- Type: Military decoration for merit
- Awarded for: Outstanding devotion to duty
- Country: South Africa
- Presented by: the State President
- Eligibility: Other ranks
- Post-nominals: PMM
- Status: Discontinued in 1975
- Established: 1967
- First award: 1968
- Final award: 1975
- Total: 374
- 1967-1968 and 1968-1975 ribbon bars

SADF pre-1994 & SANDF post-2002 orders of wear
- Next (higher): SADF precedence: Southern Cross Medal (1952); SANDF precedence: Southern Cross Medal (1952);
- Next (lower): SADF succession: Southern Cross Medal (1975); SANDF succession: Distinguished Service Medal, Silver;

= Pro Merito Medal (1967) =

The Pro Merito Medal of 1967, post-nominal letters PMM, is a military decoration which was instituted by the Republic of South Africa in 1967. It was awarded to other ranks of the South African Defence Force for outstanding devotion to duty and was the non-commissioned officers' version of the Southern Cross Medal of 1952 (SM), which had earlier been available to all ranks.

==The South African military==
The Union Defence Forces (UDF) were established in 1912 and renamed the South African Defence Force (SADF) in 1958. On 27 April 1994, it was integrated with six other independent forces into the South African National Defence Force (SANDF).

==Institution==
The Pro Merito Medal of 1967, post-nominal letters PMM, was instituted by the State President on 6 June 1967, as an other ranks' version of the Southern Cross Medal of 1952 (SM), the award of which became restricted to officers with effect from that date.

==Award criteria==
The medal could be awarded to other ranks of the South African Defence Force for outstanding devotion to duty.

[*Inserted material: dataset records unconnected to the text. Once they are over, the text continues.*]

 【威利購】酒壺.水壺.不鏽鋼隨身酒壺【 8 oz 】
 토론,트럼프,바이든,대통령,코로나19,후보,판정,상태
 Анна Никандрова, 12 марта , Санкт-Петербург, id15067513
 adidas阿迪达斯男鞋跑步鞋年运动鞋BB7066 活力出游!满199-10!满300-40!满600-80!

Prior to the institution of the Pro Merito Medal, other ranks had been eligible for the award of the Southern Cross Medal.

==Order of wear==

The position of the Pro Merito Medal of 1967 in the official order of precedence was revised three times after 1975, to accommodate the inclusion or institution of new decorations and medals, first upon the integration into the South African National Defence Force on 27 April 1994, again when decorations and medals were belatedly instituted in April 1996 for the two former non-statutory forces, the Azanian People's Liberation Army and Umkhonto we Sizwe, and again when a new series of military orders, decorations and medals was instituted in South Africa on 27 April 2003. The position of the Pro Merito Medal of 1967 remained unchanged, as it was on 27 April 1994, upon the latter two occasions

- South African Defence Force until 26 April 1994

- Official SADF order of precedence:
  - Preceded by the Southern Cross Medal (1952) (SM).
  - Succeeded by the Southern Cross Medal (1975) (SM).
- Official national order of precedence:
  - Preceded by the Southern Cross Medal (1952) (SM).
  - Succeeded by the Police Star for Outstanding Service (SOE).

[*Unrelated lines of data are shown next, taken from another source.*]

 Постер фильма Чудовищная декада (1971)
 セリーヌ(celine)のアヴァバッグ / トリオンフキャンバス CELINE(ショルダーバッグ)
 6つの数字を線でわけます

- South African National Defence Force from 27 April 1994

- Official SANDF order of precedence:
  - Preceded by the Southern Cross Medal (1952) (SM) of the Republic of South Africa.
  - Succeeded by the Distinguished Service Medal, Silver of the Republic of Venda.
- Official national order of precedence:
  - Preceded by the Southern Cross Medal (1952) (SM) of the Republic of South Africa.
  - Succeeded by the Police Star for Outstanding Service (SOE) of the Republic of South Africa.

==Description==
- Obverse
The Pro Merito Medal of 1967 is a medallion, struck in silver, 38 millimetres in diameter and 3 millimetres thick, depicting disa uniflora framed in a wreath of protea flowers.

- Reverse
The reverse has the embossed pre-1994 South African Coat of Arms, with the decoration number impressed at the bottom of the decoration on the rim.

- Ribbons
The original ribbon was 32 millimetres wide with dark blue, orange, white and dark blue bands, all 3¼ millimetres wide, and an orange band, 1½ millimetres wide, repeated in reverse order and separated by a white band in the centre, 3 millimetres wide. Because it was so similar in appearance to the ribbon of the Permanent Force Good Service Medal, however, it was replaced by a new ribbon, announced in Government Gazette No. 2047 dated 19 April 1968.

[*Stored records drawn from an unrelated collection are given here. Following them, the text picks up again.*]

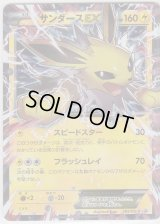 Jolteon EX 195/XY-P Battle Strength Set Promo
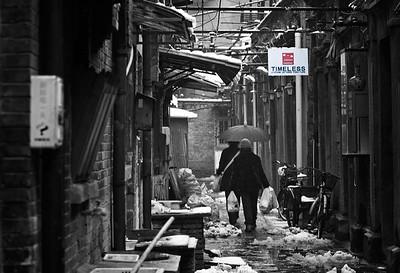 Timeless,( 上海 Shanghai, China)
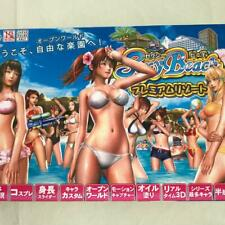 Sexy Beach Premium Resort PC Game for Windows Illusion Japan USED F/S JAPAN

The new ribbon was 32 millimetres wide and sky blue, divided in the centre by five bands of orange, white, dark blue, white and orange, the dark blue band 3 millimetres wide and the other four all 1½ millimetres wide.

==Discontinuation==
Conferment of the decoration was discontinued in respect of services performed on or after 1 July 1975, when the Pro Merito Medal (1975) was instituted to replace it.